Excerpt provided =>
- - -

Re: temp sensors stopped after 25 days of usage

#7 Post by Ath » 16 Sep 2020, 08:04

TD-er wrote: 15 Sep 2020, 22:58 I have seen the 'connected' time indeed reporting negative values.
Not sure if it is related, but at least it is a good starting point to see what else may be wrong here.

I guess it may be something simple as the timeDiff (returning a signed int) is assigned to an unsigned int.

Those bugs were not manifesting themselves roughly a year ago... so I guess we're on the right path here :)
Well, those counting down connection times I don't care much about, but the annoying part is the unit no longer sends data, including over the UDP channel, with no other clues than nothing received at the other end, even though the web interface is still working as expected. It does receive data from the UDP channel, as all other ESP's, active < 25 days, are visible on the Main page of the web interface.

A reboot fixes it for the next 25 days (I assume).

- - -

Image and question rows:
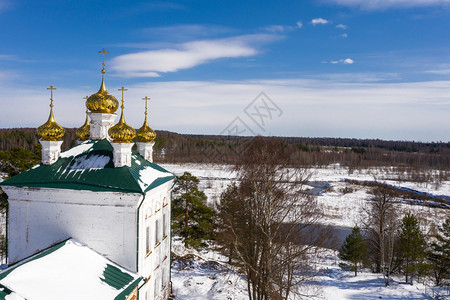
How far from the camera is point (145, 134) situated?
12359 millimetres

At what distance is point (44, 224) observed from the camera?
8.22m

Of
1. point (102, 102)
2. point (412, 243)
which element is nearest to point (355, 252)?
point (412, 243)

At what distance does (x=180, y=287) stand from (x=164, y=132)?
80228 millimetres

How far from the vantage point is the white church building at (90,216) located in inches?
287

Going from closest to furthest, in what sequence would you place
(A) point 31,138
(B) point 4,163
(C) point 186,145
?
(B) point 4,163 → (A) point 31,138 → (C) point 186,145

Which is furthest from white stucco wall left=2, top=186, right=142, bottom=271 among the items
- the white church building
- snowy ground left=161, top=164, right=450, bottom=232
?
snowy ground left=161, top=164, right=450, bottom=232

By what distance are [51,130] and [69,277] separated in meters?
4.84

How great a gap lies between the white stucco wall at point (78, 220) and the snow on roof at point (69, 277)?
29 centimetres

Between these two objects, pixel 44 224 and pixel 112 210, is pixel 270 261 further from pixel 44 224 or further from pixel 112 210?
pixel 44 224

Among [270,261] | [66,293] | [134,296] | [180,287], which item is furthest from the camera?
[180,287]

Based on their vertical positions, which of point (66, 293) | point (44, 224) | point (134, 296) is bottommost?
point (134, 296)

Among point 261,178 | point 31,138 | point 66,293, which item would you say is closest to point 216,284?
point 261,178

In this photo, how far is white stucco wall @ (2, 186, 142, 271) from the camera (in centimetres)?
797

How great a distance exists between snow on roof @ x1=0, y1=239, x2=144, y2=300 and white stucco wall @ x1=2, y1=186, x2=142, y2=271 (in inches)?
11.4
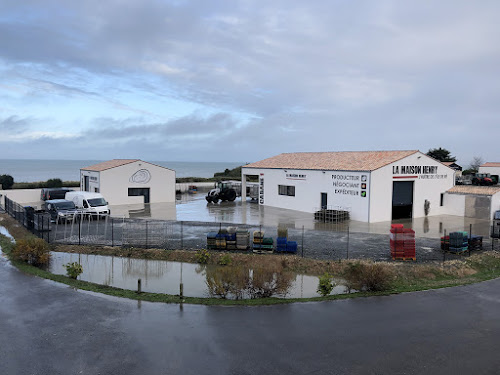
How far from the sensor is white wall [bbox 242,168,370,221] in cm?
2822

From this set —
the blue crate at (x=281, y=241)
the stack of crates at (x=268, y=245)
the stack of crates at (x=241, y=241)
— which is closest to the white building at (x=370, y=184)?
the blue crate at (x=281, y=241)

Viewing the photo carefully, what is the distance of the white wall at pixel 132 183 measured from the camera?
36656 millimetres

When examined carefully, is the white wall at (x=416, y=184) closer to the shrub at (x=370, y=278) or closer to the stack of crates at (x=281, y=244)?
the stack of crates at (x=281, y=244)

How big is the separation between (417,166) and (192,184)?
3050 centimetres

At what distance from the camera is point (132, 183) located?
37.9 m

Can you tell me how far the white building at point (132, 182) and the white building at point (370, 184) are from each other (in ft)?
38.9

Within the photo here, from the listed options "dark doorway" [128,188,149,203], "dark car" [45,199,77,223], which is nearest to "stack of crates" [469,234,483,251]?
"dark car" [45,199,77,223]

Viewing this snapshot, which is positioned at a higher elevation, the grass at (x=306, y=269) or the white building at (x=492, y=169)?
the white building at (x=492, y=169)

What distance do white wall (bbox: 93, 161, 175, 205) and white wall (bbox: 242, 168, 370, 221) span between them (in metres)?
8.41

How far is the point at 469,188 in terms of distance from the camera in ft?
99.7

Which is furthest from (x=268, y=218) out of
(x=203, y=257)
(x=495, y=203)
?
(x=495, y=203)

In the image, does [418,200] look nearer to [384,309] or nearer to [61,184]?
[384,309]

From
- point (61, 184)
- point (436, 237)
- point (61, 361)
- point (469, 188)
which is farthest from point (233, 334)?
point (61, 184)

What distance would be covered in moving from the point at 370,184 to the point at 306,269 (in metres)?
13.0
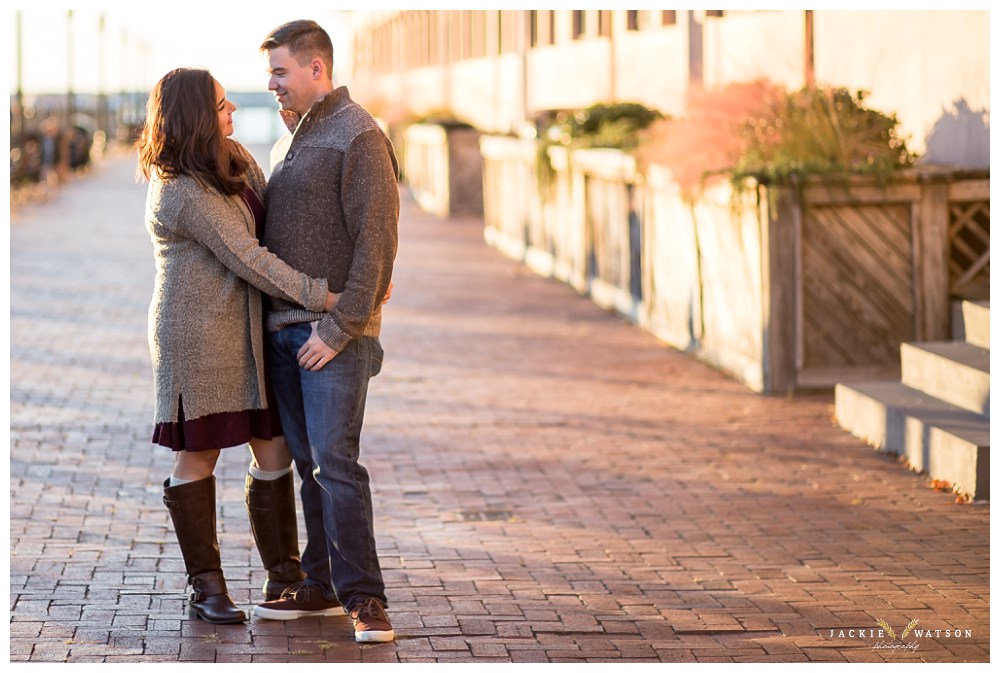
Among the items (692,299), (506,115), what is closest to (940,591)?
(692,299)

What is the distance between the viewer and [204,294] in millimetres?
4980

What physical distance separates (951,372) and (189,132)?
4.79m

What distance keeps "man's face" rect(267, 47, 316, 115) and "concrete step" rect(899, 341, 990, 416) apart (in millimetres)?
4198

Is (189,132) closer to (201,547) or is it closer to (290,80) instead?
(290,80)

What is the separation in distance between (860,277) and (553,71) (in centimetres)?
1875

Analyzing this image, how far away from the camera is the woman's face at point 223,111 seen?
4.95 metres

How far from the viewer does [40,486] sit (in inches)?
292

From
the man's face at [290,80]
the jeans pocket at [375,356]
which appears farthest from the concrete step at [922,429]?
the man's face at [290,80]

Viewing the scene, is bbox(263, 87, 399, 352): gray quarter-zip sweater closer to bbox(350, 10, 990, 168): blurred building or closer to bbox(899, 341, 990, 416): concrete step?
bbox(899, 341, 990, 416): concrete step

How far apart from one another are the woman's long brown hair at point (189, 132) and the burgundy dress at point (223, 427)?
0.15m

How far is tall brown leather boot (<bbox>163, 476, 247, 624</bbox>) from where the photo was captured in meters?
5.18

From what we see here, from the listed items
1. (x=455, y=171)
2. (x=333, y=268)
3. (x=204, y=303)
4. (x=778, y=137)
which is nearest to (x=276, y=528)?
(x=204, y=303)

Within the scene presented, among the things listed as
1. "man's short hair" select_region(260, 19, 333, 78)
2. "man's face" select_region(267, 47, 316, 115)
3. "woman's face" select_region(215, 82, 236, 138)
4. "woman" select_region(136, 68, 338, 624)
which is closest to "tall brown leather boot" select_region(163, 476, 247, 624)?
"woman" select_region(136, 68, 338, 624)

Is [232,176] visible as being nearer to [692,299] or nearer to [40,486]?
[40,486]
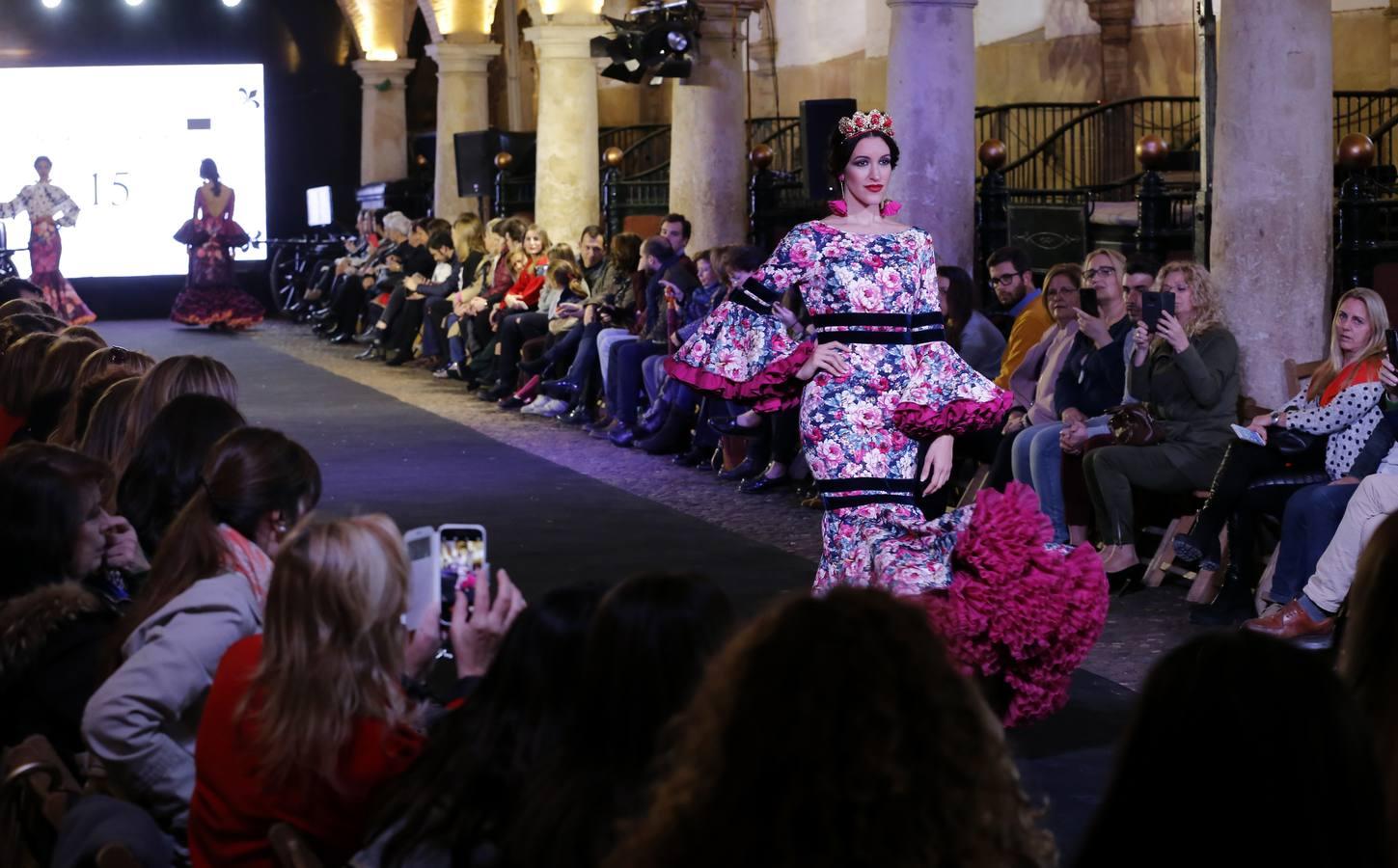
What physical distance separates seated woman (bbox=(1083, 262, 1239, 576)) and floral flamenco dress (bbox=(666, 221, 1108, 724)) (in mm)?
1710

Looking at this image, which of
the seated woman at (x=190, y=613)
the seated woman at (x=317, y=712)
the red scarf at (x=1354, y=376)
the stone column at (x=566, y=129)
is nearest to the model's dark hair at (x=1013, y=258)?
the red scarf at (x=1354, y=376)

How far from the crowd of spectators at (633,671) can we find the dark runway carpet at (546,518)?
2.96 feet

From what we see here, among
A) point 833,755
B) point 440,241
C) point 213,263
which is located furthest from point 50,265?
point 833,755

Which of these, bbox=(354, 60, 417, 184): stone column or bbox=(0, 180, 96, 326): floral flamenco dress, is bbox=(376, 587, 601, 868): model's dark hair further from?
bbox=(354, 60, 417, 184): stone column

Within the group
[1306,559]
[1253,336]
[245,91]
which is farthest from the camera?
[245,91]

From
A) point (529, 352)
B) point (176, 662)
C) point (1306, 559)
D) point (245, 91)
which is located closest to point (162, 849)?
point (176, 662)

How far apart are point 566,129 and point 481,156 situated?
233 cm

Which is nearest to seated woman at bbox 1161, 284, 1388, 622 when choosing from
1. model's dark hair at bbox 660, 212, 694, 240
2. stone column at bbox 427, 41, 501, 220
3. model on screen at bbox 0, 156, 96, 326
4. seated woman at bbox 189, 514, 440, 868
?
seated woman at bbox 189, 514, 440, 868

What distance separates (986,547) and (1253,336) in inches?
118

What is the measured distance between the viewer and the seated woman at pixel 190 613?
3.04 m

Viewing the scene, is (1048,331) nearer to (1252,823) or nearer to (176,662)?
(176,662)

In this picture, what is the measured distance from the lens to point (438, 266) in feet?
49.6

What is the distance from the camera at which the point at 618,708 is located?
2178mm

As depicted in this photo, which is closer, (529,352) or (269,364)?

- - -

Task instructions =>
1) According to the forum post, what fixes the problem for the next 25 days?
2) Copy the forum post word for word, from "#7 Post by Ath" to "path here :)".
3) In the forum post, what word or symbol comes immediately before each occurrence of "25 days"?

Solutions in order =>
1) A reboot.

2)
#7 Post by Ath » 16 Sep 2020, 08:04

TD-er wrote: 15 Sep 2020, 22:58 I have seen the 'connected' time indeed reporting negative values.
Not sure if it is related, but at least it is a good starting point to see what else may be wrong here.

I guess it may be something simple as the timeDiff (returning a signed int) is assigned to an unsigned int.

Those bugs were not manifesting themselves roughly a year ago... so I guess we're on the right path here :)

3)
after
<
next